How to use a canary deployment
Without delving deep into the technical details, canary releases can be mainly done in two ways. Below we discuss both the ways to enable canary deployment first from the infrastructure level and the second from the code level.
Canary deployments from the infrastructure level
The first way to manage a canary deployment is to control the traffic flow to the new version or feature from the infrastructure level. One product that allows doing this without the need to go into the nitty-gritty of how this is done with things like a load balancer or service mesh is Google Cloud Run. It gives the user the ability to route x% of traffic to a newly deployed version. It also allows splitting traffic with tags for multiple versions, truly handling canary releases from the infrastructure level without the hassle to understand the details underneath. AWS beanstalk also supports traffic splitting as detailed in their docs.
Obviously, unless we have a great DevOps/SRE team who enables us to do this with our existing infrastructure, this is more of a pipe dream than a reality. We will actually need to dive deep into load balancing and blue-green deployment, rolling deployment, and the likes to get this into practice. This brings us to the next way to do it, from pure code and feature flags.

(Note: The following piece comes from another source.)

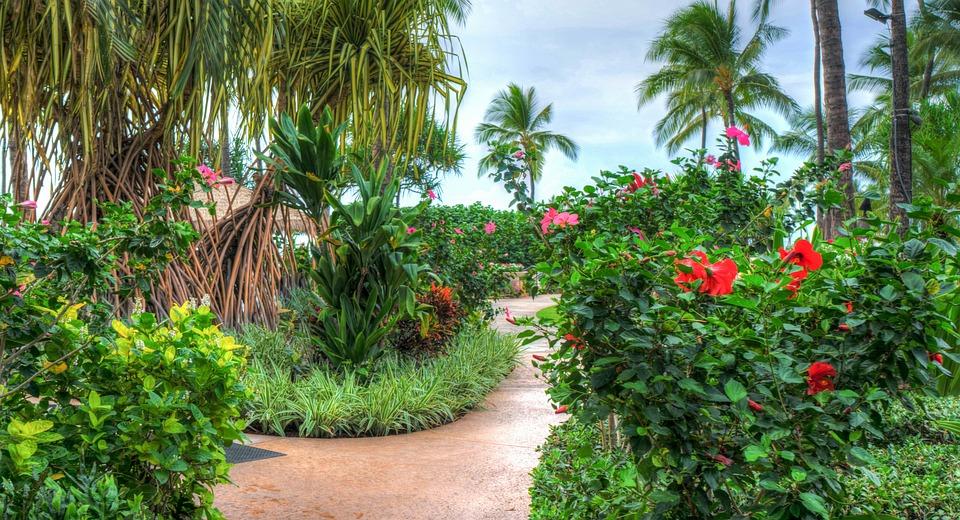 Hawaii, Oahu, Ko Olina, Marriott, Resort, Tropical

Canary releases enabled by code and feature flags
The second way to enable canary deployment and releases is to have the feature code always deployed, and control the reach of that new feature code to a certain set of users with code and conditions. This is exactly where feature flags shine. Using feature flags, we don’t need a large SRE team to enable us to do canary or phased rollouts. Software engineers can do it themselves with the clever use of feature flags and Flagsmith. Combining the release with segments and identities adds that needed level of options and flexibility for canary releases.
With optimal use of feature flags or multivariate flags, we can send 5% of the customer to Stripe and 95% to Braintree as we saw in the above example. Below is a sample screenshot of an example multivariate flag of the case with 5% Stripe and 95% Braintree usage:
Furthermore, the change in the canary size and who can make the change becomes ultra-easy. With feature flags, it is simply going to an interface and changing the values from 1 and 99 to 5 and 95 and now 5% of the traffic can see the new version or feature, as shown above. This particular change can be done by someone nontechnical like a product manager. This is much easier compared to the earlier discussed infrastructure option where each change in the canary size might need a new deployment or change to the infrastructure, which is far riskier.
Similar to other things in software engineering it is always good to follow best practices for feature flags. Depending on your language and framework of choice, you can try out feature flags on Flagsmith with Node.js, React.js, Flutter, and even iOS. Please check out all of our SDKs on our Github profile.
As we have seen, canary deployment and releases provide us finer control on the users we want to release the new feature or version too. It de-risks a potentially buggy feature being released to the whole customer base and adds more confidence to the business as the new feature will first be made available to only a small subset of users. Utilize the safety valve provided by canary releases and be confident in releasing experiments and even not-fully-baked features to a very small percent of users to get early and super valuable feedback. Canary releases can be your secret weapon to move fast and
break flag things for only 0.1% of the users. Always release software responsibly with user impact in mind!